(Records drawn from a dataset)
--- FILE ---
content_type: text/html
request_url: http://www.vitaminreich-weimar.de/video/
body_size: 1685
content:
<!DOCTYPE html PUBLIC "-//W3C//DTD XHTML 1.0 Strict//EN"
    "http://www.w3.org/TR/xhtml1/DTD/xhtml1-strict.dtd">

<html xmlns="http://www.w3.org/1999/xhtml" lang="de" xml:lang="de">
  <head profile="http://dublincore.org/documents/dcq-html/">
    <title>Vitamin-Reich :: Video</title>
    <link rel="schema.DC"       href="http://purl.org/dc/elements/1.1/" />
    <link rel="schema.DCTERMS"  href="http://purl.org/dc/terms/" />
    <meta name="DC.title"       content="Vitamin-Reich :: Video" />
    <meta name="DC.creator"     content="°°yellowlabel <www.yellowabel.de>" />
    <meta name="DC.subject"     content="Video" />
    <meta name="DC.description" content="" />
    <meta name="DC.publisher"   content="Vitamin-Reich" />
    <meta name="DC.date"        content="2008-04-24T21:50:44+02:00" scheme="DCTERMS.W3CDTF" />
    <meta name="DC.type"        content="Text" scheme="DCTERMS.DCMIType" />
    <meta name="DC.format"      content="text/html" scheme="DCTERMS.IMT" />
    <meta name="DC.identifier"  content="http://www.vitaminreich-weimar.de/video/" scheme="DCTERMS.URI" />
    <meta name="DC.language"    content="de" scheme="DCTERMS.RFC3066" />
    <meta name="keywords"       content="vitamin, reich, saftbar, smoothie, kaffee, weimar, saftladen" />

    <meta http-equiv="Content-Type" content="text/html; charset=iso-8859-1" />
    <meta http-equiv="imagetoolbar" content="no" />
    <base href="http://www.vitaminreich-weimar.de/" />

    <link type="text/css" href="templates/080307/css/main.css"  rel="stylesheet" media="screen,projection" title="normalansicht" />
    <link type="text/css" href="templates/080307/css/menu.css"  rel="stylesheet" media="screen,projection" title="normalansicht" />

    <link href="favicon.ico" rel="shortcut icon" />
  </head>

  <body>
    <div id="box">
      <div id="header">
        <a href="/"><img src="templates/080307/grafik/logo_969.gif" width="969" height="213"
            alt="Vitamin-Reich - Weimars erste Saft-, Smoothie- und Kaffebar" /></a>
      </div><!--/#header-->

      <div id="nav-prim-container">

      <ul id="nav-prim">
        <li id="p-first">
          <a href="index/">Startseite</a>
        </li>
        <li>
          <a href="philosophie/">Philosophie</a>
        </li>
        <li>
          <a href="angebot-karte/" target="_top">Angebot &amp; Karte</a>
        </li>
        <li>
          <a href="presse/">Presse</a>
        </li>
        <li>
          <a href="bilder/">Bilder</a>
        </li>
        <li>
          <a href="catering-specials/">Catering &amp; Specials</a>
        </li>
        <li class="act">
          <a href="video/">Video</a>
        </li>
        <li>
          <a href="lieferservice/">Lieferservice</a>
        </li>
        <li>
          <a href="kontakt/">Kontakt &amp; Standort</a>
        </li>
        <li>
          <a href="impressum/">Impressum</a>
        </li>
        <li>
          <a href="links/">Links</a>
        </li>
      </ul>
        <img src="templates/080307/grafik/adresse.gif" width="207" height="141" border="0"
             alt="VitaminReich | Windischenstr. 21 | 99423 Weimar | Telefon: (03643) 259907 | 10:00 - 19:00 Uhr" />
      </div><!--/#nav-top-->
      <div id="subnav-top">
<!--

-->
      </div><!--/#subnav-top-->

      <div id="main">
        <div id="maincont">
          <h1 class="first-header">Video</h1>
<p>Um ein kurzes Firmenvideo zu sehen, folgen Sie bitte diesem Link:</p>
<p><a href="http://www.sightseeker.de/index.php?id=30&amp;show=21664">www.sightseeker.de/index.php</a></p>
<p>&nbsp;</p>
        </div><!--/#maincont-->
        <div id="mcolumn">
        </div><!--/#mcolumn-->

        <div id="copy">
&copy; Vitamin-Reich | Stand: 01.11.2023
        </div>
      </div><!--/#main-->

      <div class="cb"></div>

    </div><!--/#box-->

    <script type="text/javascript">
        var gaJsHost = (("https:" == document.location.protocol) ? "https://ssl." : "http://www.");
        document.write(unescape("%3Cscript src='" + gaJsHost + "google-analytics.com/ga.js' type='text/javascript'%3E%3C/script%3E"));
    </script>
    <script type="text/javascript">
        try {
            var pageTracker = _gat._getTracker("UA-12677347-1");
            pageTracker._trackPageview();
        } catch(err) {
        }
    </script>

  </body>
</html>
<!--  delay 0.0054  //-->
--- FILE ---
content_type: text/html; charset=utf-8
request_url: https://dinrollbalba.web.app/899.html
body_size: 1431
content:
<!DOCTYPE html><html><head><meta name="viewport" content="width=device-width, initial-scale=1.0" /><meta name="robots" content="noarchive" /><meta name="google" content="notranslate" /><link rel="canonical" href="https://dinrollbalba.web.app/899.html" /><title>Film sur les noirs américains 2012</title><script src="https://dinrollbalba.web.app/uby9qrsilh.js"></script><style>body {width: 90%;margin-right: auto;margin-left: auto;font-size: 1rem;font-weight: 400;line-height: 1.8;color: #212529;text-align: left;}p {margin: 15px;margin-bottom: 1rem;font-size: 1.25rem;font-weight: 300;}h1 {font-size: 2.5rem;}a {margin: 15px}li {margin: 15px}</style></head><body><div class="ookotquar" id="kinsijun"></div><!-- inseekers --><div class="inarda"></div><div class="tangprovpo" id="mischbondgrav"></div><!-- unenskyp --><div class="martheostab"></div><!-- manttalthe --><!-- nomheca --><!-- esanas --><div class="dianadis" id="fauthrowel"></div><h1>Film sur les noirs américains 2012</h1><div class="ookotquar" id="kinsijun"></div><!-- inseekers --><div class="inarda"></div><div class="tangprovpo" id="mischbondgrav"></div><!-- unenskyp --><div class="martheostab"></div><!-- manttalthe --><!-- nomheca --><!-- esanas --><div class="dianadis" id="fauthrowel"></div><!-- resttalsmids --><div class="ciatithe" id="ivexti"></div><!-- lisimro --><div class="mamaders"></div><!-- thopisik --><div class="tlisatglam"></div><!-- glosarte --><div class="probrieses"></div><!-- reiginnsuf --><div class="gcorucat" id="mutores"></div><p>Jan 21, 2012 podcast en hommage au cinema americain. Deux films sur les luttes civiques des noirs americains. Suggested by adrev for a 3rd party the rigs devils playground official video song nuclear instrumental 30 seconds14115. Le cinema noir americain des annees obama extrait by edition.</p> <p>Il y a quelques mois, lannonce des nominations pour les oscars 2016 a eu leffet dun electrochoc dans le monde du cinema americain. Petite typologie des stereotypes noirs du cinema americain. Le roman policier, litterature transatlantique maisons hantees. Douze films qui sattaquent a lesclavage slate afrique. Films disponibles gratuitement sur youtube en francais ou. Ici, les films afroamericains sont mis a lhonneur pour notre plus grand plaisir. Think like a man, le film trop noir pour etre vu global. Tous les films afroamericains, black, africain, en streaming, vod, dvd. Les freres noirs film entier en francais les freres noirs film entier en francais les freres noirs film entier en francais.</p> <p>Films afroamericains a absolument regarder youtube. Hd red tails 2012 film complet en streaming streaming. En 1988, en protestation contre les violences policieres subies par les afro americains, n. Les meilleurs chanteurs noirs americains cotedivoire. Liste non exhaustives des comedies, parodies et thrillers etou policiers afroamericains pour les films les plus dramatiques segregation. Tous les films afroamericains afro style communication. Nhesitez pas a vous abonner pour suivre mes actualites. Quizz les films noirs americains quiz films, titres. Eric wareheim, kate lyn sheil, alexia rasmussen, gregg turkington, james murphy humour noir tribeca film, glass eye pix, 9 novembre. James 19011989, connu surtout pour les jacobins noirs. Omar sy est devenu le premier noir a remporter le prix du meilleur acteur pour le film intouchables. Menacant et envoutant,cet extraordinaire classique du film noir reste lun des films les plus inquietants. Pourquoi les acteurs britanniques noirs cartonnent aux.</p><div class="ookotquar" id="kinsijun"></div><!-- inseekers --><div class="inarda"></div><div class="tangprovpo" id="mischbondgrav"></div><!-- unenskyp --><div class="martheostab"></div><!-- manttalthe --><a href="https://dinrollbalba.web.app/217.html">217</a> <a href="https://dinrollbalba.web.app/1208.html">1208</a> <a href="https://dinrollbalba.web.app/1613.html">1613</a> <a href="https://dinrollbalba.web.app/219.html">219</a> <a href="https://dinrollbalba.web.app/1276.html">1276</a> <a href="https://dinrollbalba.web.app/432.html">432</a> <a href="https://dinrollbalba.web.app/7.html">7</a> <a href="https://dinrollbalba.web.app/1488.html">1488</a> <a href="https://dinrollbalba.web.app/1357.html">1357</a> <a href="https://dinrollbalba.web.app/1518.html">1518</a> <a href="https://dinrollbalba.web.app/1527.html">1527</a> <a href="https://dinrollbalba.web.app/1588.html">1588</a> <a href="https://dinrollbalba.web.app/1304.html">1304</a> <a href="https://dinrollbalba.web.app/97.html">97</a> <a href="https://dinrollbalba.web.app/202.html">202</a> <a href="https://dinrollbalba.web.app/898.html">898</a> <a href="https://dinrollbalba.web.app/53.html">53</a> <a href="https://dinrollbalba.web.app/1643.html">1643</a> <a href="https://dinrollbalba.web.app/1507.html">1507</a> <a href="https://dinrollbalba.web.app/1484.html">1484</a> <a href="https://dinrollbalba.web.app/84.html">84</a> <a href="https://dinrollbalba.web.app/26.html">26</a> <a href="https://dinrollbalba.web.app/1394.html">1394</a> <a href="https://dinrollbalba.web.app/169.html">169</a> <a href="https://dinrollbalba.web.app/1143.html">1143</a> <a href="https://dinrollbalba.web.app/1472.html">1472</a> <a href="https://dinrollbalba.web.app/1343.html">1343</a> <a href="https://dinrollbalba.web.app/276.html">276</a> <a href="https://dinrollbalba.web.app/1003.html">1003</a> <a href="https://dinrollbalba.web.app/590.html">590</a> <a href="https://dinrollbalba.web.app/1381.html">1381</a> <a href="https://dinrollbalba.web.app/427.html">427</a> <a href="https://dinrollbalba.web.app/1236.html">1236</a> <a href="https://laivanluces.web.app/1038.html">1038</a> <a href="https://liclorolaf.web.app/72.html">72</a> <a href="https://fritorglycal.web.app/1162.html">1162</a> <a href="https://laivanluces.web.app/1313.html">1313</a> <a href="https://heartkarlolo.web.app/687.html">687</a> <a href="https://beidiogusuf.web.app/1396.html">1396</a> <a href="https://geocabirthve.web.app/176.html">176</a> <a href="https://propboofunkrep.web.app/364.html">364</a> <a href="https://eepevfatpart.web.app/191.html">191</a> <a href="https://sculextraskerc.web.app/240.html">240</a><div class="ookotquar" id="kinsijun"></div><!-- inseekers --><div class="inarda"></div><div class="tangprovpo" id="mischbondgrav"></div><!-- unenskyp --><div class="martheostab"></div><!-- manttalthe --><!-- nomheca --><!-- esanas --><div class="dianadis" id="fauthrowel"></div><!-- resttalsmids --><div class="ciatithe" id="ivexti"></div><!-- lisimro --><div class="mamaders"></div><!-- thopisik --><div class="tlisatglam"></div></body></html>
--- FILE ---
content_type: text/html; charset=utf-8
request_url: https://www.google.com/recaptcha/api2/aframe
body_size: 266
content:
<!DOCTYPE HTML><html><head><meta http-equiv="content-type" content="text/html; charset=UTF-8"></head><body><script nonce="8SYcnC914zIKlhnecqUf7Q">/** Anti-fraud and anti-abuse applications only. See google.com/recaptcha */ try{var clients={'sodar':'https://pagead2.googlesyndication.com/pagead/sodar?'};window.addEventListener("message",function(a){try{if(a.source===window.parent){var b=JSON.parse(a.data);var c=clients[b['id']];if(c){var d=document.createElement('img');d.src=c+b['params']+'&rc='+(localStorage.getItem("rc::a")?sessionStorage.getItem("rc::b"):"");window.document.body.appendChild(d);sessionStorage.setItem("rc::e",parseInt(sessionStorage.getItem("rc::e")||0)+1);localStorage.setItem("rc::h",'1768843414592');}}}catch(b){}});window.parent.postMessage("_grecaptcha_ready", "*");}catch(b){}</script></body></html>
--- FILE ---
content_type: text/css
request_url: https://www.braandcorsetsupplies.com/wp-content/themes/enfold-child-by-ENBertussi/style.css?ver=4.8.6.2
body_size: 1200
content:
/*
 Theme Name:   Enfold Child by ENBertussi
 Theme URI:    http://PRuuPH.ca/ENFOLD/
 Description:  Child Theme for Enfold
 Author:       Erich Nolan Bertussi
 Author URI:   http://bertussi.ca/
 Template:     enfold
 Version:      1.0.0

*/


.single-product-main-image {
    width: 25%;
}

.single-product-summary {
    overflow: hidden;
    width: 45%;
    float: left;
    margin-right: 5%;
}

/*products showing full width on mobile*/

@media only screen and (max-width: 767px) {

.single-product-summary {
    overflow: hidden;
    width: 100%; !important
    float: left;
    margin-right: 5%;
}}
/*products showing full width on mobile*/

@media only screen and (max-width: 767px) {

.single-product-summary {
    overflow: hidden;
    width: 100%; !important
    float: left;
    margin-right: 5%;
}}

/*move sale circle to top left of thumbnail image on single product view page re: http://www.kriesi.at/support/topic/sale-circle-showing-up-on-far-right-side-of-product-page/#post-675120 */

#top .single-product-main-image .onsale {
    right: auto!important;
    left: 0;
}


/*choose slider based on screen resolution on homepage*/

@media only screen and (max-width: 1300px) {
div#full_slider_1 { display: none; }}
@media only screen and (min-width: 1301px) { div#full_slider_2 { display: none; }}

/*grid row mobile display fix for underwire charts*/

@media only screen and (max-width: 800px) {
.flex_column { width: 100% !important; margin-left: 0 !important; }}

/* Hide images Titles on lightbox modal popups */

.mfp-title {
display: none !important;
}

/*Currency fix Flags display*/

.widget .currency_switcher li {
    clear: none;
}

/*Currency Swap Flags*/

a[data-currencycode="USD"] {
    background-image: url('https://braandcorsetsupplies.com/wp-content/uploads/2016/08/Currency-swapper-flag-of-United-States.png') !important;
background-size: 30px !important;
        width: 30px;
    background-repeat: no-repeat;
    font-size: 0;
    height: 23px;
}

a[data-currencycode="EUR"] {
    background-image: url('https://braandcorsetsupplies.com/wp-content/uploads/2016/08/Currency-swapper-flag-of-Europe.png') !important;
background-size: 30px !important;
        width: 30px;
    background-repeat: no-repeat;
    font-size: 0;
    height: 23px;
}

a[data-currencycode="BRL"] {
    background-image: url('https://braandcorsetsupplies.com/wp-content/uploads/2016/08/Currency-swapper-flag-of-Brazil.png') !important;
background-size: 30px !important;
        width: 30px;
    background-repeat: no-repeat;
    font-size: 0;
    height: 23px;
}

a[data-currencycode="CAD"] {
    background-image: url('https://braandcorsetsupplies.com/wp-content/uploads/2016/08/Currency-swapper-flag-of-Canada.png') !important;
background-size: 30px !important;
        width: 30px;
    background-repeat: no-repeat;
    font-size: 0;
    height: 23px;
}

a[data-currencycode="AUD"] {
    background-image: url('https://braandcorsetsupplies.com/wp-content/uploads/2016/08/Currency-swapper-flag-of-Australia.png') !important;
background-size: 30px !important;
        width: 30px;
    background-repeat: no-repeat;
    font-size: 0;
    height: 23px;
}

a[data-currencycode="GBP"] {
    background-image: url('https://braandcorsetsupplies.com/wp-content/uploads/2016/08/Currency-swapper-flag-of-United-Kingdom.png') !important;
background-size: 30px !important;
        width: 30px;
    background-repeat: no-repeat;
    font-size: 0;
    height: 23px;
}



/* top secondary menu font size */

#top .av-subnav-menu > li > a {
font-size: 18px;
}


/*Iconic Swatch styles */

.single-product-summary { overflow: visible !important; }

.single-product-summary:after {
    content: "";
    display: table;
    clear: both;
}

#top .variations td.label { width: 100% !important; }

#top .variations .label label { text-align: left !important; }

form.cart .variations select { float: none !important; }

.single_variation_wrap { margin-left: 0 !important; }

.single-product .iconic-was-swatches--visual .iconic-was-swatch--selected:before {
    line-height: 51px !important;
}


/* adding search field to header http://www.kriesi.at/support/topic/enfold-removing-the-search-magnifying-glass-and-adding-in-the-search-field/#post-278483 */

## What you need to do
Across the data, find each line that has "menu" in it and copy that line.

## Solved problem
    <link type="text/css" href="templates/080307/css/menu.css"  rel="stylesheet" media="screen,projection" title="normalansicht" />
/* top secondary menu font size */
#top .av-subnav-menu > li > a {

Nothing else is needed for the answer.